QUOTED PASSAGE:
Anbe Aaruyire () is a 1975 Indian Tamil-language romantic comedy film, directed by A. C. Tirulokchandar. The film stars Sivaji Ganesan and Manjula. It was released on 26 September 1975. The film is a remake of the 1967 Telugu film Gruhalakshmi.

Plot

R. Sattanathan, a leading criminal lawyer and Bangalore Ramaswamy, his professional competitor, were once friends but now enemies. Sattanathan has vowed that he will win a case against Ramaswamy at least once in his lifetime, for which he even makes his son Saravanan study law, so that if not him at least his son will defeat Ramaswamy. But contrary to Sattanathan's expectation, Saravanan falls in love with Ramaswamy's daughter Devi. Helping them in their love is Ramesh, Ramaswamy's nephew. A lot of hilarious incidents and confusions follow before the lovers are united.

DATA BLOCK:
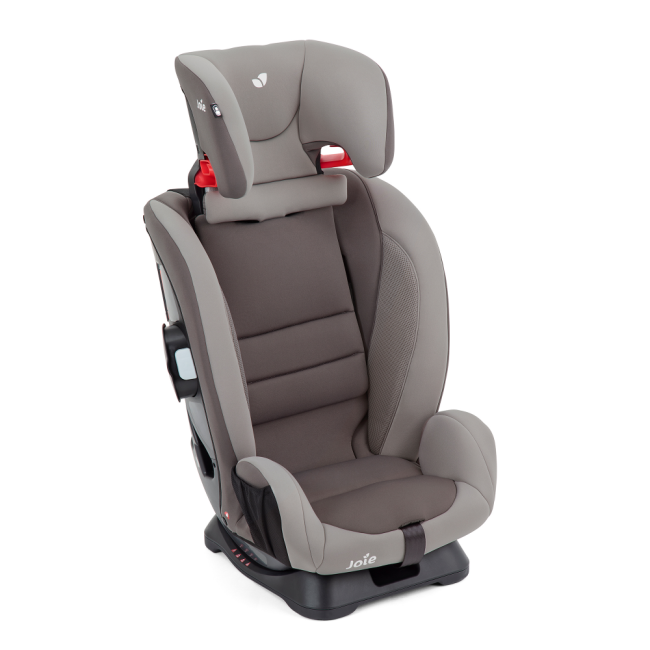 Joie - Scaun auto Fortifi R Dark Pewter, 9-36 kg BBBC1209FADPW000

TASKS AND EXERCISES:
1. In the film summary, why does Sattanathan have his son Saravanan study law?
2. From the film summary, extract the passage that begins with "R. Sattanathan, a" and ends after "lovers are united.".
The data plays no role in this exercise.

EXERCISE ANSWERS:
1. Sattanathan has vowed to win a case against his rival, Bangalore Ramaswamy, at least once in his lifetime. He makes Saravanan study law so that, if he cannot defeat Ramaswamy himself, his son will.

2.
R. Sattanathan, a leading criminal lawyer and Bangalore Ramaswamy, his professional competitor, were once friends but now enemies. Sattanathan has vowed that he will win a case against Ramaswamy at least once in his lifetime, for which he even makes his son Saravanan study law, so that if not him at least his son will defeat Ramaswamy. But contrary to Sattanathan's expectation, Saravanan falls in love with Ramaswamy's daughter Devi. Helping them in their love is Ramesh, Ramaswamy's nephew. A lot of hilarious incidents and confusions follow before the lovers are united.